La decisione del governo farebbe aumentare anche le imposte di registro e l’Iva sulle compravendite. Quali conseguenze per il settore immobiliare italiano?
«In nostro vigente sistema di tassazione degli immobili si basa per la gran parte delle operazioni sul valore catastale. Se l’atto di compravendita non è soggetto ad IVA e l’acquirente non è titolare di partita IVA, è possibile calcolare le imposte di compravendita non in base al valore di vendita dell’immobile, ma in base al suo valore catastale. Questa possibilità, detta anche sistema Prezzo-Valore offre alcuni vantaggi, anche di tipo fiscale. Sicuramente l’imposta di registro per le compravendite, senza entrare in tecnicismi, si calcola partendo dal valore catastale quindi è facile comprendere che un valore catastale più alto genera imposta più alta. Il valore di mercato, invece, spesso prescinde dal valore catastale e in caso di compravendita l’iva si calcola esclusivamente sul valore di mercato. Ovviamente il settore immobiliare sarà quello che avvertirà di più “il colpo” delle rivalutazioni delle rendite poiché aumenterà la base imponibile per il calcolo delle imposte. Tale settore è fortemente condizionato dal settore edile che seppur ha visto degli anni di forte incremento, proprio grazie al 110, andrà a scontrarsi con il mercato immobiliare che negli ultimi anni sta calando e difficilmente tale norma potrà invertire il trend, anzi».
Si parla anche di aggiornamento del catasto. Cosa significa? Facciamo chiarezza
«A nostro avviso una riforma totale del catasto andrebbe fatta a prescindere dalla rivalutazione delle rendite catastali da 110 che risulta essere solo un piccolo passo. Dalla pratica professionale spesso notiamo che esistono varie disparità nei vari territori della penisola ma soprattutto diventa più grave quando ci sono delle disparità ed incongruenze all’interno della stessa città.
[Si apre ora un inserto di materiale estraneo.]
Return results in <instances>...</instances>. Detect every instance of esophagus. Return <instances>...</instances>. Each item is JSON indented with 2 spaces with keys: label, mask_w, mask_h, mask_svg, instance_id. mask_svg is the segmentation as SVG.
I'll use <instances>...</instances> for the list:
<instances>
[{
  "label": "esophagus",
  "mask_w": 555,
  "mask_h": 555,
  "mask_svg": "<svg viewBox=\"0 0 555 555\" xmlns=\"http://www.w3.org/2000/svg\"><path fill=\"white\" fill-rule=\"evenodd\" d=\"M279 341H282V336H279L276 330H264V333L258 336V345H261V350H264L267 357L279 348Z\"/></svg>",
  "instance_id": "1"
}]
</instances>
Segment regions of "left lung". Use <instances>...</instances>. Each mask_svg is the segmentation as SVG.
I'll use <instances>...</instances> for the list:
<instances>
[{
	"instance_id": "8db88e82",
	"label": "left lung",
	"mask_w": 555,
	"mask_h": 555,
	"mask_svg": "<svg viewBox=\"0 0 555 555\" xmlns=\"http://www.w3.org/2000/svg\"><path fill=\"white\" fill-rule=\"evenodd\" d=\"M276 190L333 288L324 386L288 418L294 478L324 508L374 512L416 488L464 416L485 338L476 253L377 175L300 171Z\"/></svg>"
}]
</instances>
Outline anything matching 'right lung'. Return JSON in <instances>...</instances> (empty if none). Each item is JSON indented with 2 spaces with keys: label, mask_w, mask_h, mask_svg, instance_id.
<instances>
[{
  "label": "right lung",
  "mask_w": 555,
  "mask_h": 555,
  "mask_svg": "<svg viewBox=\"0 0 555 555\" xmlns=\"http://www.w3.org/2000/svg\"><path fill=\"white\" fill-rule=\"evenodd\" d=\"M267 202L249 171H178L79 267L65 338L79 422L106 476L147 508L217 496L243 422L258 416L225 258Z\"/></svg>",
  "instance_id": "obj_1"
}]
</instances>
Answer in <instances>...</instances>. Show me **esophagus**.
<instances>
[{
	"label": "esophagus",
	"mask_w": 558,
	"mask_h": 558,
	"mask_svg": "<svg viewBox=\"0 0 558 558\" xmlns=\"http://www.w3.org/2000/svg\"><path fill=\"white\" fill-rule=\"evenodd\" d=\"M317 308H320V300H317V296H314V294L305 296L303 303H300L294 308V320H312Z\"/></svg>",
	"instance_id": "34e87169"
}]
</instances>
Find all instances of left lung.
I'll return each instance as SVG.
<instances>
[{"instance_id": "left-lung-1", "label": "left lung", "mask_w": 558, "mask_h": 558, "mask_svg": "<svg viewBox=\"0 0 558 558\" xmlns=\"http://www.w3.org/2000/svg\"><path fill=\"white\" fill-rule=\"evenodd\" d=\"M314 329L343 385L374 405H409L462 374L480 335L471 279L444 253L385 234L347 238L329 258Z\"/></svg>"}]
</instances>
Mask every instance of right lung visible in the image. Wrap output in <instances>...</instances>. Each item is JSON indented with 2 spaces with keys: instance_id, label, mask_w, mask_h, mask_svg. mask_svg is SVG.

Per esempio, molte zone che prima erano definite “popolari” con il passar degli anni sono diventate “residenziali” oppure appartamenti classificati A/3 (Abitazioni di tipo economico) o addirittura A/6 (Abitazioni di tipo rurale) di fatto sono A/1 (Abitazioni di tipo signorile) senza che negli anni ci sia stato nessun aggiornamento, adeguamento o controllo catastale. Tutto ciò oltre ad aumentare le disparità tra proprietari di immobili e professionisti ligi al dovere con proprietari di immobili e professionisti meno scrupolosi genera mancate risorse erariali. Ci vuole una riforma complessiva del catasto italiano, vanno considerati molti più parametri e fattori, come per esempio l’efficientamento energetico e la staticità degli edifici, che con il vigente sistema catastale non vengono considerati».
Una riforma a 360 gradi sul catasto italiano che non sarà semplice, ma, concludono i due esperti, risulta essere necessaria anche per una questione di equità sociale oltre che economica.